JOAQUIM JOSÉ DE QUEIRÓS URDE A REVOLUÇÃO
Secretamente, o Governo já havia dado ordens para que as
populações aclamassem D. Miguel rei absoluto. Em 13 de Março
de 1828, a Câmara foi dissolvida. Praticamente, a Carta
Constitucional estava abolida...
O
desembargador Joaquim José de Queirós, como deputado que era,
achava-se bem ao facto dos manejos do Infante. Num derradeiro
esforço, ainda tentou que os seus colegas protestassem contra
política tão perigosa como anticonstitucional. Baldadamente,
porém... Só um caminho restava: planear a Revolução.
|
|
Intemerato,
rijo de ânimo, ardente no seu bem-querer à liberdade, Joaquim
José de Queirós acolheu-se então à sua casa de Verdemilho, a
dois passos de Aveiro. E, dia e noite, deu-se a urdir a teia
na qual se haviam de enredar – não sem dilúvios de lágrimas e
catadupas de sangue – as veleidades de D. Miguel, filho
dilecto da famigerada D. Carlota Joaquina...
Desenvolvendo uma assombrosa actividade, aquele que viria a
ser avô de Eça de Queirós promove reuniões, escreve centenas
de cartas, envia emissários a todos os quadrantes de Portugal,
especialmente para norte e leste, convence, alicia, batalha –
e espera.
A bandeira
da liberdade tremulou sempre no coração dos aveirenses. Em
1820, a cidade vibrara quase instantaneamente ao sabor da nova
aragem que, fazendo-se sentir, varreria o clima improgressivo,
medievo. A sublevação do Porto, que eclodira em 24 de Agosto,
tinha realmente em Aveiro ramificações vigorosas.
O
conselheiro Queirós veio encontrar, assim, um ambiente
extremamente favorável para o combate em que seria o mais
destacado dos chefes. De resto, a própria sentença da Alçada
que julgou os implicados da Revolução, após o seu malogro, não
deixa margem para quaisquer dúvidas, Em dada altura, fala
assim:
«Do
infame, perverso e façanhoso réu Joaquim José de Queirós
mostra-se o haver sido não só o mais atrevido e ousado
conspirador, cabeça e principal autor das tramas e maquinações
que urdiram e prepararam o horroroso atentado de 16 de Maio de
1828 nas duas cidades de Aveiro e Porto, mas também incansável
e poderoso agente do seu desenvolvimento e acérrimo mantenedor
da sua destruidora persistência e deplorável duração.

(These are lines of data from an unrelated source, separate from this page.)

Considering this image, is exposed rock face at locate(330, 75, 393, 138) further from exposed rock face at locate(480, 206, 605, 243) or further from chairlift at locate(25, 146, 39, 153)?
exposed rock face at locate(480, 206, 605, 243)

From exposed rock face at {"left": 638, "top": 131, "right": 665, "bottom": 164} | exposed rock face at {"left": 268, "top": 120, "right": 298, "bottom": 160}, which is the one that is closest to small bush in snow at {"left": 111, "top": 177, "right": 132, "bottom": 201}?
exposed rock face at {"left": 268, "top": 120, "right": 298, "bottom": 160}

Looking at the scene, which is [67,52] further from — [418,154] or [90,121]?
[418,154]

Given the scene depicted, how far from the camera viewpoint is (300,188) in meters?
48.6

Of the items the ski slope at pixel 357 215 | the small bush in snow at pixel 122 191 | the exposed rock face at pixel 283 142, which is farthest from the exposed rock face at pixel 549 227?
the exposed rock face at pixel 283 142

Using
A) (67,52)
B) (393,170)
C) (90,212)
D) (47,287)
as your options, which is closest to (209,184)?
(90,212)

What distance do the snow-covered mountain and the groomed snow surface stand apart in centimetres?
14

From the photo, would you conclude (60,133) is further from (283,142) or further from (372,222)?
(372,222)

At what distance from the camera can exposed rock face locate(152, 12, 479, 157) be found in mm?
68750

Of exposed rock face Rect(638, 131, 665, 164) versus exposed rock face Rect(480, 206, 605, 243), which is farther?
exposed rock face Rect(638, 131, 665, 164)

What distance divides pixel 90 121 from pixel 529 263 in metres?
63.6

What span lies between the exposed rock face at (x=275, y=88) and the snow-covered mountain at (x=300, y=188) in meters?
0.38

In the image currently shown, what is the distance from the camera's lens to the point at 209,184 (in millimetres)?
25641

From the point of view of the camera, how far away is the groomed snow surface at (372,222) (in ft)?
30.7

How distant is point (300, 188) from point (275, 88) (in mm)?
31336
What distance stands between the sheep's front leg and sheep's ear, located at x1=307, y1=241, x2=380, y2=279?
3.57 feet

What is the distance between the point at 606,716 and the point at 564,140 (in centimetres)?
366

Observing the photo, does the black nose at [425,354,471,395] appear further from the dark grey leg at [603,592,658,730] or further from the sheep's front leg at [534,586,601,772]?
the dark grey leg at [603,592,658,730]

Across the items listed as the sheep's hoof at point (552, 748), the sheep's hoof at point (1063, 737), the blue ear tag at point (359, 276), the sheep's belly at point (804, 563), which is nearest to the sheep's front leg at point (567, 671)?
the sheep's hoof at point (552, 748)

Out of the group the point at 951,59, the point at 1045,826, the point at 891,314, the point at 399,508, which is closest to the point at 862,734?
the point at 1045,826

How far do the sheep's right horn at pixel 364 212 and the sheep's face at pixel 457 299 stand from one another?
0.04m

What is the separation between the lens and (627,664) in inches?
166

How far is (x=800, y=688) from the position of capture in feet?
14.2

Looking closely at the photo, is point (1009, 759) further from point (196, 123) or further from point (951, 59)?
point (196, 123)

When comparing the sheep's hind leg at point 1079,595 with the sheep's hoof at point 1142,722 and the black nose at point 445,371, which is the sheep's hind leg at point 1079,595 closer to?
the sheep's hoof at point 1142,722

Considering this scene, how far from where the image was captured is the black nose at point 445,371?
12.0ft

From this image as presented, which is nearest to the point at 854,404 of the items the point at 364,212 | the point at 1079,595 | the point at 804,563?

Porquanto se acha provado e demonstrado até à evidência, como
se ponderou na primeira sentença desta alçada pelas
correspondências originais deste mesmo audacíssimo réu,
apreendidas ao co-réu Francisco Silvério de Carvalho, já
justiçado, as quais constituem a parte mais essencial da
devassa da rebelião a que se procedeu naquela cidade de
Aveiro, juntas ao apenso 33.º, que o réu, a quem devorava o
espírito da soberba e ambição, e do ódio e vingança contra a
augustíssima e sagrada pessoa de sua majestade e contra as
instituições salutares e fundamentais da monarquia, que o
mesmo senhor se propunha restabelecer, apenas dissolvida a
câmara dos deputados em Lisboa, de que o réu havia sido membro
muito pernicioso e desgraçadamente muito influente,
recolhendo-se ao insignificante e obscuro lugar de Verdemilho,
donde era natural e morador, nas vizinhanças de Aveiro, entrou
logo a idear e forjar o diabólico e sacrílego plano de
arrancar das reais mãos de sua majestade a felicíssima e
gloriosíssima regência,
/ 71 /
que legalmente exercitava nestes reinos, e a estorvar a
reunião dos três estados, convocados para salvação e segurança
comum, tudo isto manobrado e procurado à custa duma subversão
geral e até de uma guerra civil, se tanto fosse necessário».
E a
sentença da Alçada, redigida de olhar torvo e empapada de
ódio, continua deste jeito:
«Mostra-se
mais das ditas correspondências originais que, para levar a
efeito este vastíssimo e insidiosíssimo plano, continuará o
mesmo malvado empreendedor, de acordo com outros furiosos
maquinadores confederados, a aliciar e coligar ao seu infame
partido os comandantes e oficiais de vários corpos do
exército, aos quais se expediram emissários de confiança, que
foram a Viseu, S. Pedro do Sul, Gouveia, Coimbra e Porto, para
dispor e seduzir os corpos aí estacionados ou alojados na sua
marcha, os batalhões 7, 9 e 10 de caçadores, os regimentos de
infantaria 6, artilharia 4, além de outros; sendo o mesmo réu
o que por seu próprio punho escrevia a maior parte das ditas
correspondências, escolhia e industriava os ditos emissários,
destinava as pessoas a quem eram dirigidas e preparava de
antemão o espírito daqueles corpos, alienando-os pela
comemoração sediciosa de escritos e periódicos subversivos,
que outros conspiradores traçavam dentro e fora do reino.»
O alto
relevo, significativo relevo, dado pela Alçada ao
Desembargador no desenrolar dos acontecimentos só serve, em
contrapartida, para realçar o ambiente de saturação que
dominava o país. Sem uma tal asfixia, jamais teria sido
possível a Joaquim José de Queirós fomentar a Revolução,
herdeira do espírito vintista e que, embora transitoriamente
afogada em sangue e lágrimas, triunfaria, alagada de glória,
em 34.
NA MADRUGADA DE 16 DESPONTA A LIBERDADE
A Primavera
estava no auge. Desabrochavam mil flores, desde as rosas
sangrentas aos queridos amores-perfeitos. Não faltariam também
os martírios...
Túmulo do grande paladino
Joaquim José de Queirós no cemitério do Outeirinho, em
Verdemilho, a três escassos quilómetros de Aveiro. |
Na
madrugada do dia 16, e conforme estava determinado, a
Revolução deflagrou. É nos céus de Maio que se desencadeiam as
maiores trovoadas, que surgem os mais estonteantes clarões...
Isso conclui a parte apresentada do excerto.